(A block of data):
━━━━

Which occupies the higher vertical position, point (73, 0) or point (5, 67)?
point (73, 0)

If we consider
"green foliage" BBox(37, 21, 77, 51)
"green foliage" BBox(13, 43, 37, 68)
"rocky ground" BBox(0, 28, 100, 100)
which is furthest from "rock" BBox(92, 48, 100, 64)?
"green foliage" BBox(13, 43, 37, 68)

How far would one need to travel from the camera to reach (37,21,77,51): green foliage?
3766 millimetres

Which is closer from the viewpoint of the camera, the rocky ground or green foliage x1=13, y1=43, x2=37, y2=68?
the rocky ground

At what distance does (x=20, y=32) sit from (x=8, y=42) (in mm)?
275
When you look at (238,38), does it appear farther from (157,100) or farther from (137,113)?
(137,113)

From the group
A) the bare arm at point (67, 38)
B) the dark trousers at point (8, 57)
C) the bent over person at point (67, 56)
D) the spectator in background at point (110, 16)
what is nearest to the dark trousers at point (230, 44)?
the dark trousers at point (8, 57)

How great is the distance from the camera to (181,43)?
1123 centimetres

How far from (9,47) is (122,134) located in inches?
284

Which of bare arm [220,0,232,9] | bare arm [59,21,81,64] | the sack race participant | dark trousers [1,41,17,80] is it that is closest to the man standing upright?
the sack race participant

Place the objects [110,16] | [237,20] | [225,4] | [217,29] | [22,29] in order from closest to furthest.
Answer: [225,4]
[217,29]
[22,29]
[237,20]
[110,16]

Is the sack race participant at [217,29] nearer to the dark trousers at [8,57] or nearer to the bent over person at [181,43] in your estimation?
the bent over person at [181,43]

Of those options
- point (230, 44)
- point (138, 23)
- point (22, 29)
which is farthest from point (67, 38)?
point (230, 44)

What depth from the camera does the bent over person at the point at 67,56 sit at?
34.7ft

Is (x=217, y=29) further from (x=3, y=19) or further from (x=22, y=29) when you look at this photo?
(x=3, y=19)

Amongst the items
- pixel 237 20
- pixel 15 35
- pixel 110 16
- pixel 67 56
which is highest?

━━━━

(Direction):
Render the part of the records that begins with the line containing "Amongst the items" and runs through the end of the records as a Markdown table with two columns, No. and Text. Give each line a row number and leave out any blank lines.

(The output):
| No. | Text |
|---|---|
| 1 | Amongst the items |
| 2 | - pixel 237 20 |
| 3 | - pixel 15 35 |
| 4 | - pixel 110 16 |
| 5 | - pixel 67 56 |
| 6 | which is highest? |